### Estratto del testo
● ● ● ●

Le elezioni del nuovo zar.
La vittoria di Putin, per l'Occidente,
un affidabile nemico. REDS, da varie fonti. Aprile 2000.
Tutti contenti,
i grandi elettori di Vladimir Putin che con il 52.64% (37.587.848) dei voti,
ha vinto le elezioni presidenziali in Russia, pur senza l'atteso plebiscito.
Dagli affaristi russi ed occidentali, all'esercito che vede in lui l'uomo forte
che eviterà lo sfacelo morale e materiale definitivo delle forze armate,
dai liberali ai funzionari eltsiniani. D'altra parte non vi erano molte possibilità
per gli avversari, visto la sua disponibilità di soldi per la campagna
elettorale e la massiccia campagna d'immagine che strizzava l'occhio ai militari
ed ai nostalgici della ex superpotenza, nonchè ai razzisti anticaucasici.
Ha avuto qualcosa in più degli altri candidati, la sua campagna promozionale
studiata dal Cremlino. E questo qualcosa è la guerra di Cecenia, su cui
Putin ha costruito la sua notorietà, con tutto il suo carico di distruzione
e di morti.
L'avversario più
vicino è stato, da copione, Ghennadi Zyuganov che con il 29,34 % (20.953.787),
ha avutto un'affermazione poco lontana da quella riportata nel '96, quando al
primo turno si contrappose con un 32% a Boris Eltsin. Terzo è il liberale
Javlinskij 5,84% (4.173.607) che sopravanza il governatore di Kemerovo, Aman
Tuleiev, un ex comunista che ha fondato una organizzazione socialdemocratica
all'europea, quarto, a sorpresa con il 3,02 % (2.157.998). Seguono gli altri
otto candidati con percentuali minime.

● ● ● ●

### Dati mostrati
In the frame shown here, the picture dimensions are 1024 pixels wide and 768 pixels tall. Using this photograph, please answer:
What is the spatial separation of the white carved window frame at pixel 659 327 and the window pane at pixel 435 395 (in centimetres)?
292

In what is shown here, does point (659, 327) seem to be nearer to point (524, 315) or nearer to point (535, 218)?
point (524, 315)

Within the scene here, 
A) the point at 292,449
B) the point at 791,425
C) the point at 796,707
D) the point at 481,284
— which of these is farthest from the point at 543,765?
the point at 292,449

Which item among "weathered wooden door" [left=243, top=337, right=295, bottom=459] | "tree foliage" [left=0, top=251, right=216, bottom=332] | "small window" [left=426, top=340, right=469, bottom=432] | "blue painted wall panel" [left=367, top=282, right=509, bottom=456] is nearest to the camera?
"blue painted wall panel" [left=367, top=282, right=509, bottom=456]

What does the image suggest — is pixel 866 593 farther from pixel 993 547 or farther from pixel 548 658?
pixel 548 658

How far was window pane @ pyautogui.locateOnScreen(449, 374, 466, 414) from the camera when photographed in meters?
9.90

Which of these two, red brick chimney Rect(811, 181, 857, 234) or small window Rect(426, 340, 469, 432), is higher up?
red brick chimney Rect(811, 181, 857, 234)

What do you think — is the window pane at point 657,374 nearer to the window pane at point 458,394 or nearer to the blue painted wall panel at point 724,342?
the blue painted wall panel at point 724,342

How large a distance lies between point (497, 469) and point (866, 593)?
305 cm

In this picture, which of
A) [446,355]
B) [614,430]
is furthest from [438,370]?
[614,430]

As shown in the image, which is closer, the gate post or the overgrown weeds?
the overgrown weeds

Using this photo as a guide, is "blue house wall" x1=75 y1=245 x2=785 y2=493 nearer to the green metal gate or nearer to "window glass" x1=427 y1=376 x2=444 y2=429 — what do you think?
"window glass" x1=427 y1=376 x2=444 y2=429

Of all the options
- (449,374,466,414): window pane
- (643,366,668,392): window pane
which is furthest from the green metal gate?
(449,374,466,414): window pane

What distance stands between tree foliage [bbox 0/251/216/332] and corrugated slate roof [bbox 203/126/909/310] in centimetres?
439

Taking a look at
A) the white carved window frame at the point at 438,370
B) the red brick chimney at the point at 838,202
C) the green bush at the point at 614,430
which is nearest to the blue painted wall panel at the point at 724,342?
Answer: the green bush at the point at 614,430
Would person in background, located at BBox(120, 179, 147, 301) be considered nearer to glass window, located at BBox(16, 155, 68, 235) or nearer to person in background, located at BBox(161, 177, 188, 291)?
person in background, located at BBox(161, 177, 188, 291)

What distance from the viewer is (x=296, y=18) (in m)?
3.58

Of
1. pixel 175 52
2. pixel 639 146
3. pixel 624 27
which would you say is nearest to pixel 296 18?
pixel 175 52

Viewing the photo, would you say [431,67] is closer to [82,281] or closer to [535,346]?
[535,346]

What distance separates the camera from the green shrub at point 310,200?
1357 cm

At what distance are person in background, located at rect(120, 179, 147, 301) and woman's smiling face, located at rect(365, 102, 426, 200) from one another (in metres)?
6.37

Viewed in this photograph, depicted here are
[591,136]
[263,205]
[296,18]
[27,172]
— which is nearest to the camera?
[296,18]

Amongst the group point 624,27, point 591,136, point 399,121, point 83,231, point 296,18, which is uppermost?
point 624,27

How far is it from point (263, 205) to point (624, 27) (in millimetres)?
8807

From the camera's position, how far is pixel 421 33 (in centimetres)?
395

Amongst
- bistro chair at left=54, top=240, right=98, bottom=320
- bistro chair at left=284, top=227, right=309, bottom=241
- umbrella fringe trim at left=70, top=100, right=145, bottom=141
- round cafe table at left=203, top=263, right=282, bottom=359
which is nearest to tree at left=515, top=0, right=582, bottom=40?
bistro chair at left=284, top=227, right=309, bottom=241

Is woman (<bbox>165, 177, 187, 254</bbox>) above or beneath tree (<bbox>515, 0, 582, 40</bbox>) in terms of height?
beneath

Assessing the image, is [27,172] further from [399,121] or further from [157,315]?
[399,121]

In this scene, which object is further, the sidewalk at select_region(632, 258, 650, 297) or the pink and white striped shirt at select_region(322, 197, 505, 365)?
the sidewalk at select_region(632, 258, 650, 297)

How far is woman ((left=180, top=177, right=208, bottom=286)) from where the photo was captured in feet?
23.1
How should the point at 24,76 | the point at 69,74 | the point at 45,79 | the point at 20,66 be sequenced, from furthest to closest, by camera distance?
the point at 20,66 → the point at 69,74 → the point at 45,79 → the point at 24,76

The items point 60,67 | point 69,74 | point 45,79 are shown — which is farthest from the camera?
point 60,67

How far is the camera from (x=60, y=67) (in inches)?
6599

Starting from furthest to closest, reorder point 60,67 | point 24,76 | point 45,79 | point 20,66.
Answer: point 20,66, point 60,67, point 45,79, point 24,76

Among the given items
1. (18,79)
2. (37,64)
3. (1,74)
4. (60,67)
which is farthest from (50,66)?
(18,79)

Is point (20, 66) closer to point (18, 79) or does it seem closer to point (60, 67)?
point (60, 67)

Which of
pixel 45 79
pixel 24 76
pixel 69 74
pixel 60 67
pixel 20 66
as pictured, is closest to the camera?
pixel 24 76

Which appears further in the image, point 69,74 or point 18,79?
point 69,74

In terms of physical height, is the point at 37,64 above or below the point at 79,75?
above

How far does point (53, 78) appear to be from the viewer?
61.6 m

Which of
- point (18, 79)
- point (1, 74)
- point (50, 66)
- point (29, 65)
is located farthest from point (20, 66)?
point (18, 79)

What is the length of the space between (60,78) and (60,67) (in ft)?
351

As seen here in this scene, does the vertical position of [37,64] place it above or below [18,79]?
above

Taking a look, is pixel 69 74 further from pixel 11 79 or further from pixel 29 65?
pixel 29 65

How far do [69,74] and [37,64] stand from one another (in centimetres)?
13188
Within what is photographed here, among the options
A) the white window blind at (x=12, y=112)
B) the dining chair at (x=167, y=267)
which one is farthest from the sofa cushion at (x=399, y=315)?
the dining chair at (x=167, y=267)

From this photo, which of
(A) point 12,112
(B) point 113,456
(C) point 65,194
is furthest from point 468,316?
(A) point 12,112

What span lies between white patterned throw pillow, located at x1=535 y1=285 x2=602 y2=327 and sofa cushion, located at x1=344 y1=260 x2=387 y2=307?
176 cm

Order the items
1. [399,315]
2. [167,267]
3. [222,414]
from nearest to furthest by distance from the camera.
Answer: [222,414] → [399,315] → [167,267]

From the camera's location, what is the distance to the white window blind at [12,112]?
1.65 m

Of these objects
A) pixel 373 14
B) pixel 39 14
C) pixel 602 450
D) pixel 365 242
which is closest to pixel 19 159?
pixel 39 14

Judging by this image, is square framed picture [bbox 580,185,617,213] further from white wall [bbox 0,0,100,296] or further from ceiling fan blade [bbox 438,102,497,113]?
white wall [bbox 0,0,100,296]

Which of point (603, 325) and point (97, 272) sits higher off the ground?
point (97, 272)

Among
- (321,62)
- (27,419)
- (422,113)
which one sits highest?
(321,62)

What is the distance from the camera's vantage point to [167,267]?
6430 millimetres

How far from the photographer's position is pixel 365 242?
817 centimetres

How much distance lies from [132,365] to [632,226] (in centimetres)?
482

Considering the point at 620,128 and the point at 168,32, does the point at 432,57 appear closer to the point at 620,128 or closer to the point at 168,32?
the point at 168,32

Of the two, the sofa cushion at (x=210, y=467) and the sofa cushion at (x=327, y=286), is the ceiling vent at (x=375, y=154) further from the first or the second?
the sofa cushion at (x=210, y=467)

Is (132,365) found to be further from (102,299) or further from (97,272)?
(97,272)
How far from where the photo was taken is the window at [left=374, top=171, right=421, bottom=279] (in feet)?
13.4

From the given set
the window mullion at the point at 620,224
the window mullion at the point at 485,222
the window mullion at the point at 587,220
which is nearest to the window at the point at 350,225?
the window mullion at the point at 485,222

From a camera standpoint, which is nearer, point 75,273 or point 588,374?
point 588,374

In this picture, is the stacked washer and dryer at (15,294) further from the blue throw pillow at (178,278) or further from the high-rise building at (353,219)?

● ● ● ●

### Compiti
(1) Le affermazioni (a), (b) e (c) concordano con l'articolo sulle elezioni presidenziali russe? Per ciascuna rispondi sì o no e cita le parole decisive dell'articolo. (a) Putin ha vinto con il plebiscito che ci si attendeva. (b) Nel '96 Zyuganov ottenne il 32% al primo turno contro Boris Eltsin. (c) Javlinskij si è classificato quarto.
(2) Continua l'articolo sulle elezioni presidenziali russe dopo l'ultima frase riportata.
I dati non hanno alcun legame con il testo.

### Risposte attese
(1)
(a) No: «pur senza l'atteso plebiscito».
(b) Sì: «primo turno si contrappose con un 32% a Boris Eltsin».
(c) No: «Terzo è il liberale Javlinskij».

(2)
Riguardo all'affluenza alle urne, problema temuto prima dello svolgimento delle
elezioni, pur denunciando tutt'altro che un'entusiastica adesione, la percentuale
di partecipazione si è fermata al 68,86%.
Il personaggio
Putin
Vladimir Vladimirovic Putin, 47 anni, nato a S.Pietroburgo, sposato, due
figlie, cintura nera di judo, ex colonnello del Kgb e al tempo stesso uomo vicino
ai circoli liberali post-sovietici della sua città. Fu nominato premier
da Boris Eltsin nell'agosto '99 e "lanciato" nel contempo per la presidenza,
Putin viene dalla leva andropoviana del Kgb.
Uscito dai "servizi" all'inizio degli anni '90, entrò in politica
nelle file democratico-liberali di San
Pietroburgo, diventando vicesindaco della città. Giunse a Mosca nel '96,
chiamato al Cremlino
nello staff di Eltsin.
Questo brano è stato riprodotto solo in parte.